The ruler of the feast
When this was done, He bade them draw from them and take the liquor to the ruler of the feast, probably a friend who had the charge of the arrangements and who presided at the banquet. He tasted it, and it was wine of the choicest flavour, so that in his delight he sent for the bridegroom and complimented him upon its quality.
He had done a strange thing, he told him. It was usual to give good wine first, and then inferior; but he had done just the reverse, he had kept the good wine for the last. At the time at which he spoke, he was ignorant of what had passed, our Lord, as it seems, being at another part of the table; perhaps, as Ludolph suggests, He had practised on this occasion what He afterwards recommended to others, to go and sit in the lowest place, or perhaps He was quietly conversing or teaching apart from the chief body of the guests.

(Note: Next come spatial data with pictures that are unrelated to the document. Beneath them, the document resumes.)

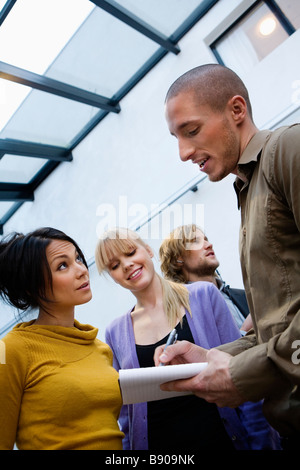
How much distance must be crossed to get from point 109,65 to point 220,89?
3.74 meters

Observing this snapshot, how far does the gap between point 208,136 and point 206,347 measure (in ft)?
2.69

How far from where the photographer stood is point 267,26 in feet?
12.0

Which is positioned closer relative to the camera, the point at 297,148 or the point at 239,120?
the point at 297,148

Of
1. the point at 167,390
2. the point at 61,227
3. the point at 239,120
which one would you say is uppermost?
the point at 61,227

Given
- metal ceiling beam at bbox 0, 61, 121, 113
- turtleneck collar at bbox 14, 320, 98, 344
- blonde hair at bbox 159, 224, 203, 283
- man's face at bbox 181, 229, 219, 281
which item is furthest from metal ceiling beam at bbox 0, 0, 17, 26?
turtleneck collar at bbox 14, 320, 98, 344

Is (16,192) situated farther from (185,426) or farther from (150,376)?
(150,376)

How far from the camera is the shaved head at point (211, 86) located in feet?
3.71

Lessons from our Lord’s miracle—largeness and perfection of the gift
When it is remembered that our Lord, according to the constant teaching of the Fathers and the uniform belief of devout Christians, teaches us by His acts as well as by His words, and that every circumstance of His actions is full of significance, it cannot seem wonderful that the various parts of this great action of His which we are now contemplating should have been considered by Christian contemplatives as having each their own moral or spiritual meaning.
For instance, the circumstance of which notice has already been taken, the largeness and munificence of the gift now bestowed upon the entertainers of our Lord, His Mother, and His Apostles, has been dwelt upon as showing how abundantly God repays any who give Him something or do something for Him.
Again, it is characteristic of the gifts of God that they should be most choice and perfect in their kind, and that they should be bestowed in overflowing copiousness, as in the oil multiplied for the widow at the prayer of Eliseus, or again, as when the five loaves and the fishes were multiplied by our Lord for the people in the wilderness, and there remained basketsful of fragments of what had been bestowed in this miraculous manner.
There has been the same characteristic to be noted whenever the saints of God, in fulfilment of our Lord’s promise, have had the gift of imitating Him in His miracles of this kind, as well as that of following Him in His virtues. God loves a cheerful, large-handed giver, and He is Himself the model and pattern of magnificence in giving.
He loves those who are not content with good works or services to Him which are just such as to pass muster and attain the end at which they are aimed, but who strive, by purity of intention and exactness and perseverance to the very end, to make what they do for Him and offer to Him as perfectly beautiful and precious as by the help of His grace they may.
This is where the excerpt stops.